> **TASK OBJECTIVE**:
Rewrite the lines below with every "point of view" changed to "camera position" and nothing else altered, leaving the pictures out of your answer.

[Image-based spatial reasoning data]
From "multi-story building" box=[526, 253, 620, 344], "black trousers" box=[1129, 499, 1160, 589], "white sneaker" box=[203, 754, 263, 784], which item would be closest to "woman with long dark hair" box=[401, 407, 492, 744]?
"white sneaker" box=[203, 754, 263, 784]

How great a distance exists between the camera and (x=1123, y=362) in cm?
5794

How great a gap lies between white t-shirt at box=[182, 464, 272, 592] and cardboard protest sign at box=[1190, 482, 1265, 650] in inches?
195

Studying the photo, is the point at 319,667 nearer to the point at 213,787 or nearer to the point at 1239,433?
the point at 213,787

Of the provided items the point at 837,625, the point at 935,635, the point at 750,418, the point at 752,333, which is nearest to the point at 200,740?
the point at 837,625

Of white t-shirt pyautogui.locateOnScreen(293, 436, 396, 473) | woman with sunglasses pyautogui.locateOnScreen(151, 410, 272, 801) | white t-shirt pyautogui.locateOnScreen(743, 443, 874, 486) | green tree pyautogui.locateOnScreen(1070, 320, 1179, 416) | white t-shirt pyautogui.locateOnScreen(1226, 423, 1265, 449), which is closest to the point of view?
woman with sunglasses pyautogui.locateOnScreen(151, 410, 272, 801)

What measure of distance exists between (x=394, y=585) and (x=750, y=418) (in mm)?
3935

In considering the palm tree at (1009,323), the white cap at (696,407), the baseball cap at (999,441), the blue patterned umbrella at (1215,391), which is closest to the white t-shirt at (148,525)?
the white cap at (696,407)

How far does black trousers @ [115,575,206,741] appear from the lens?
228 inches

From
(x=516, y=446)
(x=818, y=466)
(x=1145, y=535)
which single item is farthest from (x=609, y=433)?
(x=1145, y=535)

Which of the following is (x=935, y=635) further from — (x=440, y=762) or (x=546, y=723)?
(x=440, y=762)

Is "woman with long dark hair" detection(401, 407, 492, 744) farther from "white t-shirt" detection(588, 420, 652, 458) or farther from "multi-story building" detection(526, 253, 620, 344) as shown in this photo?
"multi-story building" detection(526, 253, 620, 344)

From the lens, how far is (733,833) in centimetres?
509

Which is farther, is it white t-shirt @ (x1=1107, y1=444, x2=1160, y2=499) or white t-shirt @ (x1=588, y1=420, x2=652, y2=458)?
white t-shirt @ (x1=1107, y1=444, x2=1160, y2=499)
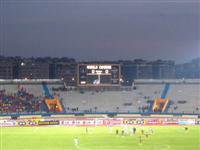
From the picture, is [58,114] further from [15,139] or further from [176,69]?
[176,69]

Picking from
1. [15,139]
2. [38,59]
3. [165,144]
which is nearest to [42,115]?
[15,139]

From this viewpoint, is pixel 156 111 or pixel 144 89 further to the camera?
pixel 144 89

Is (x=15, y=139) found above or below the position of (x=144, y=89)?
below

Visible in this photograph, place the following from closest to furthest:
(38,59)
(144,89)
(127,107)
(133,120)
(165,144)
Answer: (165,144), (133,120), (127,107), (144,89), (38,59)

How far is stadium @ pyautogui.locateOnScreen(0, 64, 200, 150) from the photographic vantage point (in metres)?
49.7

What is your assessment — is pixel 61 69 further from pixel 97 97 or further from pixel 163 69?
pixel 97 97

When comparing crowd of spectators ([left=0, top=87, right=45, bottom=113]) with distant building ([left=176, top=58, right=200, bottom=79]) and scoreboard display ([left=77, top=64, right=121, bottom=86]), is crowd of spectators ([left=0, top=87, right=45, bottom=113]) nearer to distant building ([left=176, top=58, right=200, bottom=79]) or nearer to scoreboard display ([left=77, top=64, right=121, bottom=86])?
scoreboard display ([left=77, top=64, right=121, bottom=86])

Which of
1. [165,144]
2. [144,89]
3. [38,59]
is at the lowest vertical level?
[165,144]

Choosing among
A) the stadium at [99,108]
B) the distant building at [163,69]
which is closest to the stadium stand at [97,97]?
the stadium at [99,108]

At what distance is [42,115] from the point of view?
7000 centimetres

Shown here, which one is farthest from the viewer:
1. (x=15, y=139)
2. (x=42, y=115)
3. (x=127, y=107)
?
(x=127, y=107)

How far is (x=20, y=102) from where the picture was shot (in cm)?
7494

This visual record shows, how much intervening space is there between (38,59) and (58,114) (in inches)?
3511

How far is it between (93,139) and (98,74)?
31.4 meters
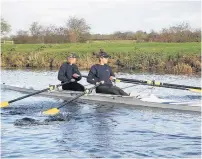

> **THE REPLY**:
From "multi-story building" box=[526, 253, 620, 344], "black trousers" box=[1129, 499, 1160, 589], "white sneaker" box=[203, 754, 263, 784], which item would be closest to "woman with long dark hair" box=[401, 407, 492, 744]?
"white sneaker" box=[203, 754, 263, 784]

How great a distance exists between the camera and (x=1123, y=362) in cm?
5794

How great a gap lies between white t-shirt at box=[182, 464, 272, 592] and cardboard protest sign at box=[1190, 482, 1265, 650] in inches?
195

Studying the photo, is the point at 319,667 nearer to the point at 213,787 or nearer to the point at 1239,433?
the point at 213,787

Of the provided items the point at 837,625, the point at 935,635, the point at 750,418, the point at 752,333, which is nearest to the point at 200,740?
the point at 837,625

Of white t-shirt pyautogui.locateOnScreen(293, 436, 396, 473) | woman with sunglasses pyautogui.locateOnScreen(151, 410, 272, 801) | white t-shirt pyautogui.locateOnScreen(743, 443, 874, 486) | green tree pyautogui.locateOnScreen(1070, 320, 1179, 416) | white t-shirt pyautogui.locateOnScreen(1226, 423, 1265, 449), which is closest to the camera position?
woman with sunglasses pyautogui.locateOnScreen(151, 410, 272, 801)

What measure of distance exists between (x=394, y=585) and (x=750, y=418) (in mm)?
3935

In considering the palm tree at (1009,323), the white cap at (696,407), the baseball cap at (999,441), the blue patterned umbrella at (1215,391), which is closest to the white t-shirt at (148,525)?
the white cap at (696,407)

How far does black trousers @ [115,575,206,741] appear from the lens?
228 inches

From
(x=516, y=446)
(x=818, y=466)
(x=1145, y=535)
which single item is farthest from (x=609, y=433)?
(x=1145, y=535)

Which of the following is (x=935, y=635) further from — (x=440, y=762) or (x=546, y=723)?
(x=440, y=762)

Is "woman with long dark hair" detection(401, 407, 492, 744) farther from "white t-shirt" detection(588, 420, 652, 458) or farther from "multi-story building" detection(526, 253, 620, 344) as shown in this photo?
"multi-story building" detection(526, 253, 620, 344)

From the lens, how far is (733,833) in centimetres?
509

Which is farther, is it white t-shirt @ (x1=1107, y1=444, x2=1160, y2=499) or white t-shirt @ (x1=588, y1=420, x2=652, y2=458)?
white t-shirt @ (x1=1107, y1=444, x2=1160, y2=499)
From the picture, is [58,114] further from [15,139] or further from [176,69]?
[176,69]

Picking from
1. [15,139]
2. [38,59]
3. [165,144]
which is nearest to [42,115]?
[15,139]

From this viewpoint, is pixel 156 111 or pixel 144 89 further to the camera?
pixel 144 89

Is (x=15, y=139) found above or below the position of (x=144, y=89)?
below

Visible in this photograph, place the following from closest to furthest:
(38,59)
(144,89)
(127,107)
(133,120)
(165,144)
Answer: (165,144), (133,120), (127,107), (144,89), (38,59)

How far is stadium @ pyautogui.locateOnScreen(0, 64, 200, 150) from the photographic vantage point (in metres)?
49.7

What is your assessment — is pixel 61 69 further from pixel 97 97 or further from pixel 163 69?
pixel 97 97

When comparing crowd of spectators ([left=0, top=87, right=45, bottom=113]) with distant building ([left=176, top=58, right=200, bottom=79]) and scoreboard display ([left=77, top=64, right=121, bottom=86]), is crowd of spectators ([left=0, top=87, right=45, bottom=113]) nearer to distant building ([left=176, top=58, right=200, bottom=79]) or nearer to scoreboard display ([left=77, top=64, right=121, bottom=86])?
scoreboard display ([left=77, top=64, right=121, bottom=86])

Which of
1. [165,144]
2. [144,89]
3. [38,59]
is at the lowest vertical level?
[165,144]

Choosing among
A) the stadium at [99,108]
B) the distant building at [163,69]
which is closest to the stadium stand at [97,97]?
the stadium at [99,108]

At what distance is [42,115] from the camera position?
7000 centimetres

Shown here, which one is farthest from the viewer:
1. (x=15, y=139)
2. (x=42, y=115)
3. (x=127, y=107)
?
(x=127, y=107)

How far is (x=20, y=102) from where the picture was shot (in cm)?
7494

This visual record shows, how much intervening space is there between (38,59) and (58,114) (in inches)?
3511

How far is it between (93,139) and (98,74)?
31.4 meters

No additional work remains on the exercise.